I have a glass bottle, and I would like to change the volume of the bottle by a few milliliters. How can this be done? Without a furnace preferably. Can I just dump some gorilla glue in there until it fills to the correct measurement?
Is it used for food? Hot or cold temperatures? Acids or bases? Sun exposure?
Food, room to cold temperature, both but not extremes, possible sun exposure.
I would recommend silicon caulk, it’s silica so it’s food safe. It’s pretty easy to find in hardware shops, maybe even supermarkets.
I would call the manufacturer and check the MSDS before I started squirting caulk into food grade containers.
put a glass marble in it
Clever. Easier to get the volume right as well. You can use a measuring cup to pre-test how many marbles you'll need for X mL displacement.
The problem with this is they have to be small enough to fit in the opening of the bottle, which means that they will also fall out of the bottle when dispensing the liquid. Which could lead to swallowing a marble or dumping them down your sink drain depending what you're doing with it. Also it makes noise. Makes much more sense to put an amount of something permanent in the bottle to take up the unwanted space like the epoxy
suggested.
Pour some clear epoxy resin in there and let is set up. While lot of them are more or less inert once cured, you should use one that is FDA approved for food contact (like pic related) to be sure.
Oh, neat. I
was going to suggest a resin but I could not find anything that came in quantities less than 1000ml.

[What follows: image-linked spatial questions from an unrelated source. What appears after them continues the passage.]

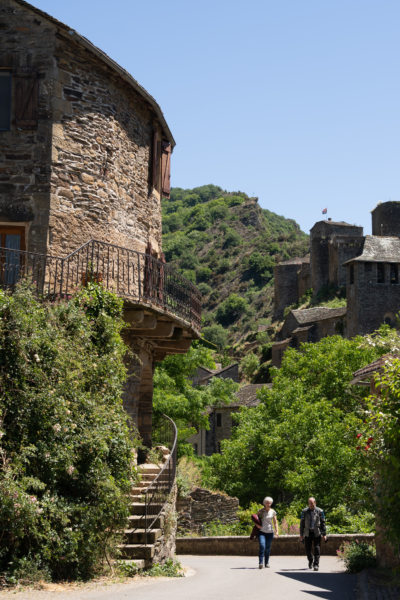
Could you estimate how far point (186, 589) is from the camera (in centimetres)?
1191

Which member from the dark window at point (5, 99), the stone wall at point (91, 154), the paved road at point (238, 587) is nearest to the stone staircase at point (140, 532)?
the paved road at point (238, 587)

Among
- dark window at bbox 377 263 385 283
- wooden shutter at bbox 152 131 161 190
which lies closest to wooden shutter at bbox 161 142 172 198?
wooden shutter at bbox 152 131 161 190

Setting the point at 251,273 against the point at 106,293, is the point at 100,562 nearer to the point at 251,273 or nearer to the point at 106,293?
the point at 106,293

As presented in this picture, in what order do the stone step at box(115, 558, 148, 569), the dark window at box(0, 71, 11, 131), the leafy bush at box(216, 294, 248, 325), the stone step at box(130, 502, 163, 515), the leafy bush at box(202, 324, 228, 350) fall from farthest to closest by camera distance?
the leafy bush at box(216, 294, 248, 325) → the leafy bush at box(202, 324, 228, 350) → the dark window at box(0, 71, 11, 131) → the stone step at box(130, 502, 163, 515) → the stone step at box(115, 558, 148, 569)

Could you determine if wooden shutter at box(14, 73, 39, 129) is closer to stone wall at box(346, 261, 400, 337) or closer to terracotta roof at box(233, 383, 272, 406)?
terracotta roof at box(233, 383, 272, 406)

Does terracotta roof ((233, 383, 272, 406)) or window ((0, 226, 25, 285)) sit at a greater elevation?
window ((0, 226, 25, 285))

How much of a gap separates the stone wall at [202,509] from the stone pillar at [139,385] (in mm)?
8015

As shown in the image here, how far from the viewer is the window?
586 inches

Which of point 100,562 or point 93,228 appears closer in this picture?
point 100,562

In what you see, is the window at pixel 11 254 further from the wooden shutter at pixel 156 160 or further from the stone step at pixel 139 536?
the stone step at pixel 139 536

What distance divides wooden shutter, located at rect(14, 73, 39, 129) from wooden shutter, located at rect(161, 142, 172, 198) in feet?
15.9

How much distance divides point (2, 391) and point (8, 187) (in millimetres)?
5586

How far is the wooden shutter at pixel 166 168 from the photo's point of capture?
20.3 meters

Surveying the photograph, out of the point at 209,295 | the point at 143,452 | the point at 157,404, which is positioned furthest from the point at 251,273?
the point at 143,452
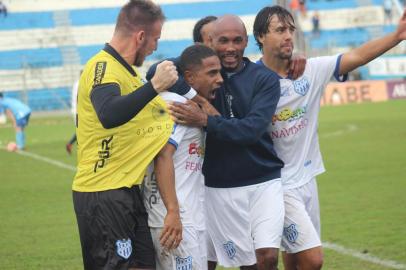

Some pee wee bois would fit in for sure, but you're right on the rest I guess.
>toxicity warnings on the front of the bottle
glass beads will fit, and nothing will happen if you eat a few of them.
even better, OP could attribute hippy dippy mystical powers to the added ''gemstones'' and sell their snake oil for even more money.
>toxicity warnings on the front of the bottle
Yes, because you have to tell morons not to drink the liquid in the bottles. It's completely fine once it has cured.
>it's completely fine, trust us
> Have access to the greatest information tool since the library of Alexandria
> still choose to act like an ignorant frickwad
https://www.artresin.com/blogs/artresin/artresin-passes-food-safety-tests
But let me guess, still not good enough for (you), right? Any other inert polymers you want to compare to an active pesticide?
It's just as chemically inert as plastic soda bottles or disposable silverware. The FDA has some pretty stringent tests they put shit through before they approve it safe for food contact.
How about you just don't fill the bottle to the very top?